━━ RAW RECORDS ━━

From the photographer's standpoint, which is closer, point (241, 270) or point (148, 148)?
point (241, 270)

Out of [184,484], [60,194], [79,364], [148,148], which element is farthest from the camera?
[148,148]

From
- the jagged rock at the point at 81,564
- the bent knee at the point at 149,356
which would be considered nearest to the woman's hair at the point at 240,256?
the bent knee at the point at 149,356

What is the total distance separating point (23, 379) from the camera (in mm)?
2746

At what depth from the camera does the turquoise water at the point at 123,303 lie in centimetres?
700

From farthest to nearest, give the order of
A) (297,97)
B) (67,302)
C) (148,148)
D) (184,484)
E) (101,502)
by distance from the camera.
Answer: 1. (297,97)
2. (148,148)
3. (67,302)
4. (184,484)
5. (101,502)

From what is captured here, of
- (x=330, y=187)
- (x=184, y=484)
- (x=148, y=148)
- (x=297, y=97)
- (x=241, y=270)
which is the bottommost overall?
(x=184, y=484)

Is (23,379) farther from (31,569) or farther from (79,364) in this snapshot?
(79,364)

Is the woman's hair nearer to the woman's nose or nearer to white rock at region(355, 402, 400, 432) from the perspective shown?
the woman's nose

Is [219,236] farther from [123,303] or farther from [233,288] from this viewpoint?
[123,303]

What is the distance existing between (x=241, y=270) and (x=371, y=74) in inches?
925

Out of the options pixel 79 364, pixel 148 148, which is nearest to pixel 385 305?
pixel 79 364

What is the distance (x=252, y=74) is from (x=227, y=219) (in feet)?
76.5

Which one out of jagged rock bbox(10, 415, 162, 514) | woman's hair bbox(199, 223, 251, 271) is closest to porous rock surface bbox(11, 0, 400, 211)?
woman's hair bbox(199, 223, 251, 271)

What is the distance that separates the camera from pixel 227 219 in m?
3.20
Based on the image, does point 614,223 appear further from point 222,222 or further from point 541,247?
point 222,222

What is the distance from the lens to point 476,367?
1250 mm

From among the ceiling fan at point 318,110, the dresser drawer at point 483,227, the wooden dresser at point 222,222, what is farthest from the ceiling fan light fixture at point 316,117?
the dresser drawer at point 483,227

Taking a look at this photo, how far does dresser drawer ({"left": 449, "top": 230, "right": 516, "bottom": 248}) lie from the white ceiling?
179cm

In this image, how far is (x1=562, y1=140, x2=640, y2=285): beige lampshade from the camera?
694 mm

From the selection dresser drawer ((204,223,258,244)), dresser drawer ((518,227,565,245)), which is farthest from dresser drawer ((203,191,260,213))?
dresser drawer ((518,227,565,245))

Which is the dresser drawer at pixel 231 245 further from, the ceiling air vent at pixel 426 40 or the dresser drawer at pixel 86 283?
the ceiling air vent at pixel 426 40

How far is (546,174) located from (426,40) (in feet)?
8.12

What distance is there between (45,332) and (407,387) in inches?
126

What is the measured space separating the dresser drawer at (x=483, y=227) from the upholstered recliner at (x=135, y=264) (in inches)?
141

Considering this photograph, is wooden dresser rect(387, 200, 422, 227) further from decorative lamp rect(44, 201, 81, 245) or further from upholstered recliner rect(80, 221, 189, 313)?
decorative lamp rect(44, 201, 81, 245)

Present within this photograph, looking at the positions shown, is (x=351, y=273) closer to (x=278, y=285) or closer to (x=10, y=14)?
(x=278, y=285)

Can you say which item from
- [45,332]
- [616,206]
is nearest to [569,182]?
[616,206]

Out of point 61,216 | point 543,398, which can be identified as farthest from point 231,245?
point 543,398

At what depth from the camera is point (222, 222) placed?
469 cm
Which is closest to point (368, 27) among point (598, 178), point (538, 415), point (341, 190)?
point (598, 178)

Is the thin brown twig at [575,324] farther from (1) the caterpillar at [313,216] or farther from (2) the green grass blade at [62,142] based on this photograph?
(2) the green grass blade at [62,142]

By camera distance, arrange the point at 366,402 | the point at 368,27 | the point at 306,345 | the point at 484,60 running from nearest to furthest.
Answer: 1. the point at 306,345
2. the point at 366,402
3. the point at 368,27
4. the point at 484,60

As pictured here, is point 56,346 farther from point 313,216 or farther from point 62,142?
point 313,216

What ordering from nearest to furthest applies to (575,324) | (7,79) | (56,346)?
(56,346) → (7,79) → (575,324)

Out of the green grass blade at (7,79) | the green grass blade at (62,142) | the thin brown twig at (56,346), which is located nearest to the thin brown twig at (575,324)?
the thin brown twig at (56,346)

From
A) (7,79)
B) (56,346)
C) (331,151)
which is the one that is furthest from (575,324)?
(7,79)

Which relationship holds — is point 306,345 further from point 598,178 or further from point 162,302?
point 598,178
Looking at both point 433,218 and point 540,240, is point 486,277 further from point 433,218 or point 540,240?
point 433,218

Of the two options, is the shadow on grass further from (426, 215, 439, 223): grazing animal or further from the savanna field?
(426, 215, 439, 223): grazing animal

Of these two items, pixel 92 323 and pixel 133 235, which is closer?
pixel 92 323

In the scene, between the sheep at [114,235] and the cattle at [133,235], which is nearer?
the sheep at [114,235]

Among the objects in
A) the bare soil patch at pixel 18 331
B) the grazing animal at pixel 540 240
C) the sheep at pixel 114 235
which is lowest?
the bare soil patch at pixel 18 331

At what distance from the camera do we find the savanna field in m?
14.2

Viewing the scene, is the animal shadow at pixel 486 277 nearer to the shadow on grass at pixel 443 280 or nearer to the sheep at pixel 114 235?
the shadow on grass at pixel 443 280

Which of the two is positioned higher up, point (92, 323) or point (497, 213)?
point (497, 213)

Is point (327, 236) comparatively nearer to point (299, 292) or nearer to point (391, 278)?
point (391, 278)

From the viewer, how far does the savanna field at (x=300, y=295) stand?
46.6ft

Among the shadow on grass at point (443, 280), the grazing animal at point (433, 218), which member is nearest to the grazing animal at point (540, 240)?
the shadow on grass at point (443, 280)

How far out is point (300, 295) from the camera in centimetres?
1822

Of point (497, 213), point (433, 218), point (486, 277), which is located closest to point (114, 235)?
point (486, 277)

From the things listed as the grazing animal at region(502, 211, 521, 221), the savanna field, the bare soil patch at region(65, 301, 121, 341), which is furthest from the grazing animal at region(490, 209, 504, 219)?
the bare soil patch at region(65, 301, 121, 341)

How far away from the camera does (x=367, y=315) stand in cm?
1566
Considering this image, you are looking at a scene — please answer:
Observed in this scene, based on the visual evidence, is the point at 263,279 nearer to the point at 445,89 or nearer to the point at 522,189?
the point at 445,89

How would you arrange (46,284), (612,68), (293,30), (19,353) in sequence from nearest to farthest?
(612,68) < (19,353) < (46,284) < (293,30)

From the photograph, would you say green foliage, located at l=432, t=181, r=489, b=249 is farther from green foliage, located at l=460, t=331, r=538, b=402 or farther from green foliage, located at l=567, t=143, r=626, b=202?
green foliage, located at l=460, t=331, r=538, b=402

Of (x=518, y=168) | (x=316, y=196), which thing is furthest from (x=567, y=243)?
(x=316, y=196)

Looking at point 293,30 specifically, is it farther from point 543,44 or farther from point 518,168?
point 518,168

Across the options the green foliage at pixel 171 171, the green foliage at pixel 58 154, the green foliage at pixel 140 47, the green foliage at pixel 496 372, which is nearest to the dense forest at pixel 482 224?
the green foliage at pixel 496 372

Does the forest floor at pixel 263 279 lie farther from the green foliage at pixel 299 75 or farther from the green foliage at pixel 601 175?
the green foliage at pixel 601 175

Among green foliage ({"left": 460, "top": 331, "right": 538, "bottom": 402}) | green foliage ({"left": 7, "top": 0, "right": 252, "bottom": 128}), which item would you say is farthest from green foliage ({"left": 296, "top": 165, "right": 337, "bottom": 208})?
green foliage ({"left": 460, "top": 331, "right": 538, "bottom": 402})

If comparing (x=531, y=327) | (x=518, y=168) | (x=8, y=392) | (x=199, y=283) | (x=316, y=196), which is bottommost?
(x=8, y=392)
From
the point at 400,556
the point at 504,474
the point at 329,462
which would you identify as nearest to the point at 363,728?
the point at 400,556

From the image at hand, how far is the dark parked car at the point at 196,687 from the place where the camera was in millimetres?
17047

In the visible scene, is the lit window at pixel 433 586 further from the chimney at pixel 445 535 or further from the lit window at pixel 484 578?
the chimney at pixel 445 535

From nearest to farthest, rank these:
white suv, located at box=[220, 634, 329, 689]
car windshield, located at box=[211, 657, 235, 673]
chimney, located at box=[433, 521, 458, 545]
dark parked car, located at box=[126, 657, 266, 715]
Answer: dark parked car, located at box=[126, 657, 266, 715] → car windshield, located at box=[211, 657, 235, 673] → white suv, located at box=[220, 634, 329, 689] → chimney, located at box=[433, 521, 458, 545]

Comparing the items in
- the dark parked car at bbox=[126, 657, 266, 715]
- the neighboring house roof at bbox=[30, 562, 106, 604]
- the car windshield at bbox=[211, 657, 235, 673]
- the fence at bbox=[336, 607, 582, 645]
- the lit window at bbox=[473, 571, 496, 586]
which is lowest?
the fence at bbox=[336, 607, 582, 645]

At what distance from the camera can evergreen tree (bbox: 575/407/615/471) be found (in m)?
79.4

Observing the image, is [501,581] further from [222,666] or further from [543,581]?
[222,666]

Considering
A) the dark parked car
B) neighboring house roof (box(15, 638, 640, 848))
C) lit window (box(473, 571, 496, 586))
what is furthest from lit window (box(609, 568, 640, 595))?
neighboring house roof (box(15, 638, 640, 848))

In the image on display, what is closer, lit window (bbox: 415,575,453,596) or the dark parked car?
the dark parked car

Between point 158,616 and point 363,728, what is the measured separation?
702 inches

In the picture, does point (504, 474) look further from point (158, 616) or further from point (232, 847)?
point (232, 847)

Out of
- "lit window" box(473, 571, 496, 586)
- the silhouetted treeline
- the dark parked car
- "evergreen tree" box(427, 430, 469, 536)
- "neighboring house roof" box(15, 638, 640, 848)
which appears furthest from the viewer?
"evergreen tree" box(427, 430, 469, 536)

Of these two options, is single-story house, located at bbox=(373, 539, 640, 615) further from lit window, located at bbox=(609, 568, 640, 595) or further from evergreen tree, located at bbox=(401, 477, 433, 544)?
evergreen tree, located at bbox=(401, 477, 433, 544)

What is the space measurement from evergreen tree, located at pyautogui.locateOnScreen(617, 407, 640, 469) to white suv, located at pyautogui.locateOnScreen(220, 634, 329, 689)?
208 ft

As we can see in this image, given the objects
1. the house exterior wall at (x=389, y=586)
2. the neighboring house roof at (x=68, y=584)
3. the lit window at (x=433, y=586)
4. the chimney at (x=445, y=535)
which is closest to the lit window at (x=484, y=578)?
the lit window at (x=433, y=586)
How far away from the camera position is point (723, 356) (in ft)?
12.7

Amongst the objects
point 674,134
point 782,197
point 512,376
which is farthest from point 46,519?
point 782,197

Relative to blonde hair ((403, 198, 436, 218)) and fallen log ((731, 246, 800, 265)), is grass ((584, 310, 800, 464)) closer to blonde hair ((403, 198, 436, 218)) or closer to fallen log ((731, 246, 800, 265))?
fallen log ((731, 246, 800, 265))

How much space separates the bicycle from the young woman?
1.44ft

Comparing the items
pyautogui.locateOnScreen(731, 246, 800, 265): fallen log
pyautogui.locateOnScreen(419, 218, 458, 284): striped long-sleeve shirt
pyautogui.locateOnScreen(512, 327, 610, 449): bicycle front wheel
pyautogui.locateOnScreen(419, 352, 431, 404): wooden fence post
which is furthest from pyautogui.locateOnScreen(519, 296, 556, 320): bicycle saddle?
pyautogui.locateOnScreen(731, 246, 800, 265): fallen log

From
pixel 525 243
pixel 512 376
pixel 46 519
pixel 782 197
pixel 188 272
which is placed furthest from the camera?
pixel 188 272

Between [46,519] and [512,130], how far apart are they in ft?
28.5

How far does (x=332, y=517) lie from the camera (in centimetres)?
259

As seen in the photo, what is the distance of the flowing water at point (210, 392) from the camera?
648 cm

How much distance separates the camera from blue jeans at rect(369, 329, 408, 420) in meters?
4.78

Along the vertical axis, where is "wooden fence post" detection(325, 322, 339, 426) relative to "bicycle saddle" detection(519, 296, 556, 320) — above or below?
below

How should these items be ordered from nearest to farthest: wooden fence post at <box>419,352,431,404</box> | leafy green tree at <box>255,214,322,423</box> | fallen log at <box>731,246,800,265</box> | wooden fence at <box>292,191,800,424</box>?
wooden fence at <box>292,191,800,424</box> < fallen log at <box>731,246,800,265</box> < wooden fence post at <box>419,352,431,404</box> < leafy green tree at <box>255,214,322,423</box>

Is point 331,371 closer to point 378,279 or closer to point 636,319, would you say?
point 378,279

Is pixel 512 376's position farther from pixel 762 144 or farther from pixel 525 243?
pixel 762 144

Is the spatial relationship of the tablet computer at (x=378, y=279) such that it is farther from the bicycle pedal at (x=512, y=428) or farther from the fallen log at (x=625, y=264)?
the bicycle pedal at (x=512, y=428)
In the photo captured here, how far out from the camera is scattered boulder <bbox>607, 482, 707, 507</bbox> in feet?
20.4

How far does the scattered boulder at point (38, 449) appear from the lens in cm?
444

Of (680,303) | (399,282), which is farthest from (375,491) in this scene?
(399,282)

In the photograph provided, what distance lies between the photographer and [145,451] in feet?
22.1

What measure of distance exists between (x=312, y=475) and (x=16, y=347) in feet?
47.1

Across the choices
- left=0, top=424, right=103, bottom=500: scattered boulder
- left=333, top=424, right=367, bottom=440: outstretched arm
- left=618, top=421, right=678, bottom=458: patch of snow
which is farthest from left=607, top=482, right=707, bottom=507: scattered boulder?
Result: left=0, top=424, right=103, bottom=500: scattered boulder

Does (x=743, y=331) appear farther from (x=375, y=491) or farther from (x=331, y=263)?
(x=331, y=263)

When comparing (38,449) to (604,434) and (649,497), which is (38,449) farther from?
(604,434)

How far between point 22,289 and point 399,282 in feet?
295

━━━

- WHAT TO DO -
Reproduce the data verbatim, beginning with the line containing "How far does the scattered" and continuing through the final line of the data.

- RESULT OF THE EXERCISE -
How far does the scattered boulder at point (38, 449) appear from the lens in cm?
444

Of (680,303) | (399,282), which is farthest from (375,491) in this scene?
(399,282)

In the photograph provided, what distance lies between the photographer and [145,451] in feet?
22.1

What measure of distance exists between (x=312, y=475) and (x=16, y=347) in feet?
47.1

Across the choices
- left=0, top=424, right=103, bottom=500: scattered boulder
- left=333, top=424, right=367, bottom=440: outstretched arm
- left=618, top=421, right=678, bottom=458: patch of snow
which is farthest from left=607, top=482, right=707, bottom=507: scattered boulder?
Result: left=0, top=424, right=103, bottom=500: scattered boulder

Does (x=743, y=331) appear farther from (x=375, y=491) or farther from (x=331, y=263)?
(x=331, y=263)

When comparing (38,449) to (604,434) and (649,497), which is (38,449) farther from?
(604,434)

How far between point 22,289 and point 399,282 in feet?
295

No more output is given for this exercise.